**Dataset excerpts**

☆ ☆ ☆ ☆ ☆

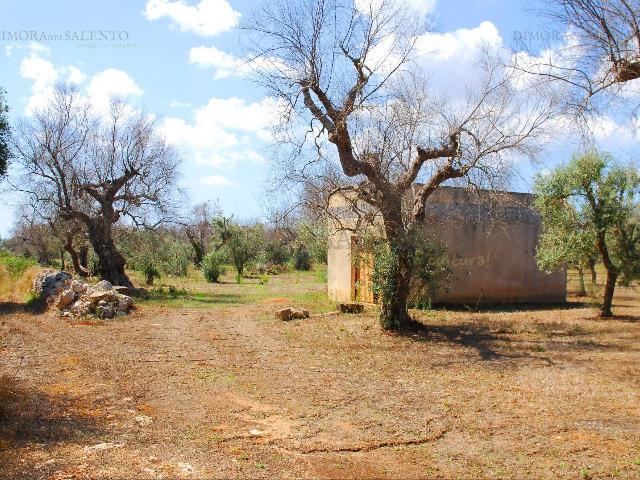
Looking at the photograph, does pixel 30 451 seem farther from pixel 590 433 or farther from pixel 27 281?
pixel 27 281

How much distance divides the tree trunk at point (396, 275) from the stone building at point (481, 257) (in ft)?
14.2

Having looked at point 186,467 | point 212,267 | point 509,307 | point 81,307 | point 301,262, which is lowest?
point 186,467

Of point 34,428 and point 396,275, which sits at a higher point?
point 396,275

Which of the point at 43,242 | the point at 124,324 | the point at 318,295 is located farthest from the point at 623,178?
the point at 43,242

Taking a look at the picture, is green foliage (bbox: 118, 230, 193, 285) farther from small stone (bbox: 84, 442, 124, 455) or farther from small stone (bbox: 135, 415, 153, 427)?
small stone (bbox: 84, 442, 124, 455)

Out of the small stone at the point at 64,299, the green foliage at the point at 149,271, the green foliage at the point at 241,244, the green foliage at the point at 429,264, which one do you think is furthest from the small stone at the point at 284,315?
the green foliage at the point at 241,244

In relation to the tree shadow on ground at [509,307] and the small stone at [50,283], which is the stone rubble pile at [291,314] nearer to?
the tree shadow on ground at [509,307]

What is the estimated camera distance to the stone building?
714 inches

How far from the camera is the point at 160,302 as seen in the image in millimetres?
19250

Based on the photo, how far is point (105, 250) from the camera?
2295 centimetres

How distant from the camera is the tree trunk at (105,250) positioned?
22922 mm

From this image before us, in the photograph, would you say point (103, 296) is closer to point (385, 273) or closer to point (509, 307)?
point (385, 273)

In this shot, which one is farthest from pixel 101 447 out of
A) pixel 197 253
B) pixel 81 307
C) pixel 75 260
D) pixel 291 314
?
pixel 197 253

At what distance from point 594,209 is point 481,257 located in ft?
14.4
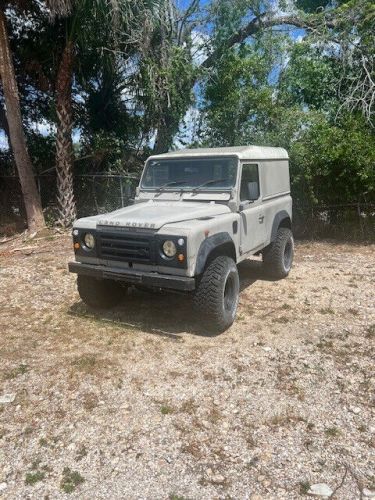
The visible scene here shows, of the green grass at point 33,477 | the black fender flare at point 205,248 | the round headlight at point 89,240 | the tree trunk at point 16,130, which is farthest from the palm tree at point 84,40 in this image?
the green grass at point 33,477

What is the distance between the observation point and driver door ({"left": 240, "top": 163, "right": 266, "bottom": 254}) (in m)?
5.11

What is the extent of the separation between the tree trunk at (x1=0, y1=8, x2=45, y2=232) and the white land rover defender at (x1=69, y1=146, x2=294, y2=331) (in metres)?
6.22

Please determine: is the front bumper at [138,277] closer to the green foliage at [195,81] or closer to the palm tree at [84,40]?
the green foliage at [195,81]

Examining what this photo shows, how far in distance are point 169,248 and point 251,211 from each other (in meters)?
1.66

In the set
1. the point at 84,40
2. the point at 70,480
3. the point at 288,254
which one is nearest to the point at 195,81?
the point at 84,40

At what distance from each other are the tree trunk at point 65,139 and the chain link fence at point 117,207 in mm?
678

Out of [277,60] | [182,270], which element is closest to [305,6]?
[277,60]

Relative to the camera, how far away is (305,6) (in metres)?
16.9

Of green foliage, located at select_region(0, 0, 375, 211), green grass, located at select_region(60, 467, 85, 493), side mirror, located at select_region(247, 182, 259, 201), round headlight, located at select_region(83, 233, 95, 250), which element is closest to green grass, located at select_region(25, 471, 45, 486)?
green grass, located at select_region(60, 467, 85, 493)

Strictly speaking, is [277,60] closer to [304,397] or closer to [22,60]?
[22,60]

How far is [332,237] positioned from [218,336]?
6.04 m

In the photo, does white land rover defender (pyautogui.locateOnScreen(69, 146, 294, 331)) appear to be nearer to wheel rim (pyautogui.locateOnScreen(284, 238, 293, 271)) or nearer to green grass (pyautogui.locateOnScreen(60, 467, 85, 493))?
wheel rim (pyautogui.locateOnScreen(284, 238, 293, 271))

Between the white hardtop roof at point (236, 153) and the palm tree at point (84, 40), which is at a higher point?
the palm tree at point (84, 40)

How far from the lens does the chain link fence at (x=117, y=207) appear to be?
9.25 meters
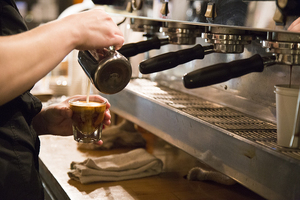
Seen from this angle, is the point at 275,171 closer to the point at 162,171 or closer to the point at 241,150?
the point at 241,150

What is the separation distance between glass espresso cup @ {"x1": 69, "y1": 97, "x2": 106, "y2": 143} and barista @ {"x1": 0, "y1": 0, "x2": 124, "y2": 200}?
0.43 feet

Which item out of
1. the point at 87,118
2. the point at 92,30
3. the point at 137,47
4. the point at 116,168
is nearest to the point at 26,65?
the point at 92,30

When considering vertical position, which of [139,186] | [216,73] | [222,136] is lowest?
[139,186]

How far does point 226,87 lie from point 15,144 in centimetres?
68

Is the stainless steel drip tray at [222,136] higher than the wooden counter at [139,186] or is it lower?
higher

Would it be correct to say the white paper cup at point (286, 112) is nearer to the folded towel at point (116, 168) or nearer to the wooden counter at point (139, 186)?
the wooden counter at point (139, 186)

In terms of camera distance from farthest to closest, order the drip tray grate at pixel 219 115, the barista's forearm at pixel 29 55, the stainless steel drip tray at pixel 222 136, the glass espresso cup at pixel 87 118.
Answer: the glass espresso cup at pixel 87 118, the drip tray grate at pixel 219 115, the stainless steel drip tray at pixel 222 136, the barista's forearm at pixel 29 55

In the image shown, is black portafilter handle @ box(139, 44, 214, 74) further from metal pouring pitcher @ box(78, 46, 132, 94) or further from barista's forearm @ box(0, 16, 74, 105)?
barista's forearm @ box(0, 16, 74, 105)

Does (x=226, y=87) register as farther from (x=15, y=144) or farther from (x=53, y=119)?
(x=15, y=144)

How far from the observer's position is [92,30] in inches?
25.7

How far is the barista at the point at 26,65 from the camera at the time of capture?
1.89ft

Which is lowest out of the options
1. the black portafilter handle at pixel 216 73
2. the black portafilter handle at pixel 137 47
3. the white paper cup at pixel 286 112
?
the white paper cup at pixel 286 112

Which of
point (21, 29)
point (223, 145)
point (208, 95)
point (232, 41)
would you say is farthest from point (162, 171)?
point (21, 29)

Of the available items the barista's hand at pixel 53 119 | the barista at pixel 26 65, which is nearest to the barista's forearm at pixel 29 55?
the barista at pixel 26 65
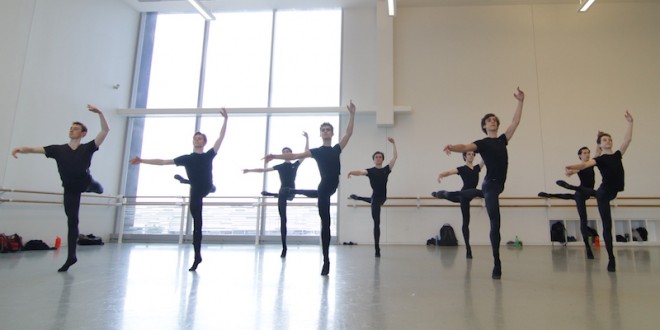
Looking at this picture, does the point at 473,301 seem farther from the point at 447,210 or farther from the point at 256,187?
the point at 256,187

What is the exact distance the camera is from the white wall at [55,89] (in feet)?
19.8

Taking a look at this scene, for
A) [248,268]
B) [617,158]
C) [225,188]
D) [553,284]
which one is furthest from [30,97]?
[617,158]

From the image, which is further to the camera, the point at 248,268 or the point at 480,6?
the point at 480,6

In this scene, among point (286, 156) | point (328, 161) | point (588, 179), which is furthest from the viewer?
point (588, 179)

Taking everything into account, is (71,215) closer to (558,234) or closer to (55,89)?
(55,89)

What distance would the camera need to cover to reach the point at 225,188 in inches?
342

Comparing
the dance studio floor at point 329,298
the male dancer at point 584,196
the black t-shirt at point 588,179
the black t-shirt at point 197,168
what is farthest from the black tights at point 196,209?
the black t-shirt at point 588,179

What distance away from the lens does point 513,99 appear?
27.4ft

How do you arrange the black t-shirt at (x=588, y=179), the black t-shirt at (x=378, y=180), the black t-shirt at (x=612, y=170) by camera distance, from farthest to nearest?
the black t-shirt at (x=378, y=180) < the black t-shirt at (x=588, y=179) < the black t-shirt at (x=612, y=170)

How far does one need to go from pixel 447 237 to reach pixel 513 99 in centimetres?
363

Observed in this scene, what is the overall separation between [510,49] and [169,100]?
8.50 m

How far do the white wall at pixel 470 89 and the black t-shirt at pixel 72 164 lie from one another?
4.46 meters

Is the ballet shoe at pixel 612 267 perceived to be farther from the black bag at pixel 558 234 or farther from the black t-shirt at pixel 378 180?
the black bag at pixel 558 234

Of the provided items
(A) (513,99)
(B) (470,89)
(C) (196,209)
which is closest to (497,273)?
(C) (196,209)
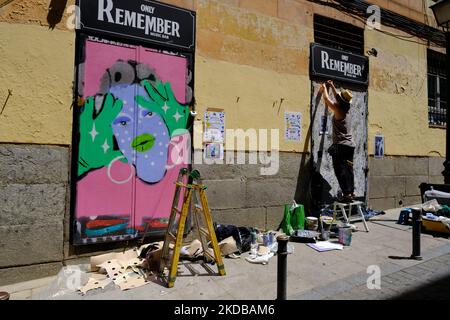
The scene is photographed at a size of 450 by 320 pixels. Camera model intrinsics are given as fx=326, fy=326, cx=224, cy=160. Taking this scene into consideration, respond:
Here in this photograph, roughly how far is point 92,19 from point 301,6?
14.7 ft

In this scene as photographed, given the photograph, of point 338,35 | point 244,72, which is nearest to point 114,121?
point 244,72

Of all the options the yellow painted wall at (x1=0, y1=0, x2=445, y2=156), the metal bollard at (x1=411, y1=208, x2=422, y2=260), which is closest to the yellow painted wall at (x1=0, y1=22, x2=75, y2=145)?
the yellow painted wall at (x1=0, y1=0, x2=445, y2=156)

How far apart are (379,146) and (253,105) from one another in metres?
4.11

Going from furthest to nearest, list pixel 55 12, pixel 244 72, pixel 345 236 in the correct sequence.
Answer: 1. pixel 244 72
2. pixel 345 236
3. pixel 55 12

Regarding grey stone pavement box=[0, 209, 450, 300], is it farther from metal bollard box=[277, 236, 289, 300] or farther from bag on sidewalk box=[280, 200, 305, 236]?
bag on sidewalk box=[280, 200, 305, 236]

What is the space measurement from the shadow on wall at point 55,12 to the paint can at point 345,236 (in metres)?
5.60

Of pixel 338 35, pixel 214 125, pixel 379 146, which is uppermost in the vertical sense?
pixel 338 35

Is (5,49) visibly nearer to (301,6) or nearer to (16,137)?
(16,137)

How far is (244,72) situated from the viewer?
246 inches

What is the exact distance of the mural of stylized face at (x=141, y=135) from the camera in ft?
16.4

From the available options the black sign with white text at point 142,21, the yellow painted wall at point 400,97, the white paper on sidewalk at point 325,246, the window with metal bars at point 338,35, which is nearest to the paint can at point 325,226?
the white paper on sidewalk at point 325,246

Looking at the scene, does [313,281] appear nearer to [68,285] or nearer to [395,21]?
[68,285]

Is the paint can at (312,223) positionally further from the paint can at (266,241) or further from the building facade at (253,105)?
the paint can at (266,241)

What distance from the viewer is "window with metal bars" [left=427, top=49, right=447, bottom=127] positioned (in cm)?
1003
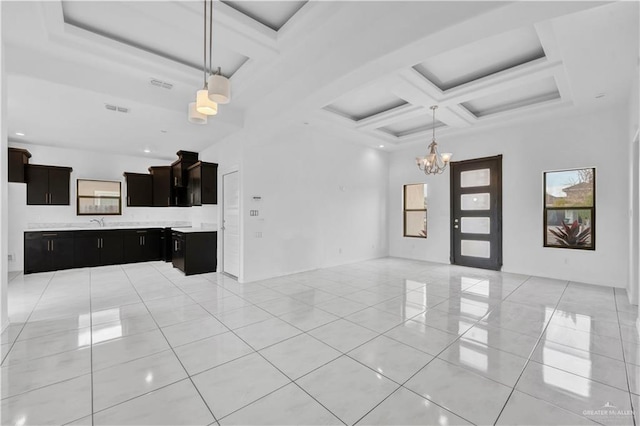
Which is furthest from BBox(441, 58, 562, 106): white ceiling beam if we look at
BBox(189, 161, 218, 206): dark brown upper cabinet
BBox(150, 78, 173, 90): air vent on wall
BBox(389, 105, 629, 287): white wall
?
BBox(189, 161, 218, 206): dark brown upper cabinet

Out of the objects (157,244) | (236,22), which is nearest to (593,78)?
(236,22)

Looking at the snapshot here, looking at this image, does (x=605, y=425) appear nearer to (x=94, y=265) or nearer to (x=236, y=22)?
(x=236, y=22)

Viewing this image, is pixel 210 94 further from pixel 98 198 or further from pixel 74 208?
pixel 74 208

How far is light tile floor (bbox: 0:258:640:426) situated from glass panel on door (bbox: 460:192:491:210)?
240 cm

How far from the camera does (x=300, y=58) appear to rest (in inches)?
134

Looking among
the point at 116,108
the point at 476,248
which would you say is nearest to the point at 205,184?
the point at 116,108

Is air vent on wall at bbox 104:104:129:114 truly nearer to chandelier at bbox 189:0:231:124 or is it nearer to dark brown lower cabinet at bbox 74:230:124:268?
chandelier at bbox 189:0:231:124

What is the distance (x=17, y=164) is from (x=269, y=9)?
266 inches

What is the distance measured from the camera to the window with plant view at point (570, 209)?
5.20 metres

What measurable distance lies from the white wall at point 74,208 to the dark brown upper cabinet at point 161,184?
16.5 inches

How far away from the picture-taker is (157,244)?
24.6 ft

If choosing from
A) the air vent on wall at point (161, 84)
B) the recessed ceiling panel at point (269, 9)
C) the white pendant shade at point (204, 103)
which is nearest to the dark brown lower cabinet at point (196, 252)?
the air vent on wall at point (161, 84)

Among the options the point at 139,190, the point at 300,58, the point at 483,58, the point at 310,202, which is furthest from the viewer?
the point at 139,190

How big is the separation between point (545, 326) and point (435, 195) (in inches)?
178
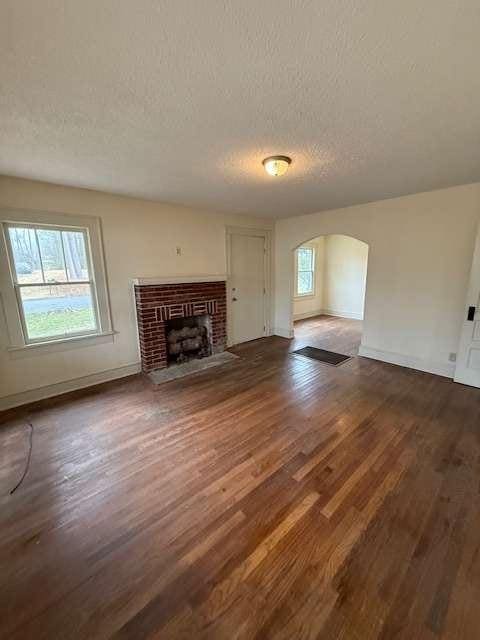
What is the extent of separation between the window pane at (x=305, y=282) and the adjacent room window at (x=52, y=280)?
497cm

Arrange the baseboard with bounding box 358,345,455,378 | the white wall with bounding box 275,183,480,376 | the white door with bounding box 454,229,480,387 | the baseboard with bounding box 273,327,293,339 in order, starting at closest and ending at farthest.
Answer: the white door with bounding box 454,229,480,387 < the white wall with bounding box 275,183,480,376 < the baseboard with bounding box 358,345,455,378 < the baseboard with bounding box 273,327,293,339

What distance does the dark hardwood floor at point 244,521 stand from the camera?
115 centimetres

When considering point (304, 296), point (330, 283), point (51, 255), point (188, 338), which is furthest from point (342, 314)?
point (51, 255)

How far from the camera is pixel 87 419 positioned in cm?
266

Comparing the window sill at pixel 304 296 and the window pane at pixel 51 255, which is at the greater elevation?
the window pane at pixel 51 255

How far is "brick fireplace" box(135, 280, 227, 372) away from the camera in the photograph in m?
3.66

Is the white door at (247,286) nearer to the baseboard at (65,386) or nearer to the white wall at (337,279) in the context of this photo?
the white wall at (337,279)

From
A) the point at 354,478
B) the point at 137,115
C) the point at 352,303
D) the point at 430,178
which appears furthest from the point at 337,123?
the point at 352,303

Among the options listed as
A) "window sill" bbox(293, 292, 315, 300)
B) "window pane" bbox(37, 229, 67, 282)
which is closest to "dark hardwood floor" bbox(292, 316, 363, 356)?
"window sill" bbox(293, 292, 315, 300)

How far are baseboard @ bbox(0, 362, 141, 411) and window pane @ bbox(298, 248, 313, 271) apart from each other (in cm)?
479

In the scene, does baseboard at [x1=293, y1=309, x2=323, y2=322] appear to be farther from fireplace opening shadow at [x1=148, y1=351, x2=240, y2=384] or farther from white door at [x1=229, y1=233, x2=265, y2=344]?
fireplace opening shadow at [x1=148, y1=351, x2=240, y2=384]

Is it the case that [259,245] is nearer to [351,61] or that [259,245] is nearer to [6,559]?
[351,61]

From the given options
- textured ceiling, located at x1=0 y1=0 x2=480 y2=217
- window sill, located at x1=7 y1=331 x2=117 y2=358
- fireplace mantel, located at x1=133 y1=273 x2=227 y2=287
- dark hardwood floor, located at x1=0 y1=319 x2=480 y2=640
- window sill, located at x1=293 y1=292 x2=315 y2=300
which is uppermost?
textured ceiling, located at x1=0 y1=0 x2=480 y2=217

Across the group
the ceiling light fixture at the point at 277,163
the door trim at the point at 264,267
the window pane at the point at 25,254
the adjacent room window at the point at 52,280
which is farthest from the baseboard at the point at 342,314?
the window pane at the point at 25,254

☆ ☆ ☆ ☆ ☆

**The request**
Return, word for word, each line from the line that contains "Is it the case" to the end of the listing above; include both end lines and nothing else.

**Right answer**
Is it the case that [259,245] is nearer to [351,61] or that [259,245] is nearer to [6,559]?
[351,61]

From the given options
- textured ceiling, located at x1=0 y1=0 x2=480 y2=217
- window sill, located at x1=7 y1=331 x2=117 y2=358
- fireplace mantel, located at x1=133 y1=273 x2=227 y2=287
- dark hardwood floor, located at x1=0 y1=319 x2=480 y2=640
- window sill, located at x1=293 y1=292 x2=315 y2=300
which is uppermost?
textured ceiling, located at x1=0 y1=0 x2=480 y2=217

Across the group
the ceiling light fixture at the point at 277,163
the door trim at the point at 264,267
the window pane at the point at 25,254
the adjacent room window at the point at 52,280
which is farthest from the baseboard at the point at 342,314?
the window pane at the point at 25,254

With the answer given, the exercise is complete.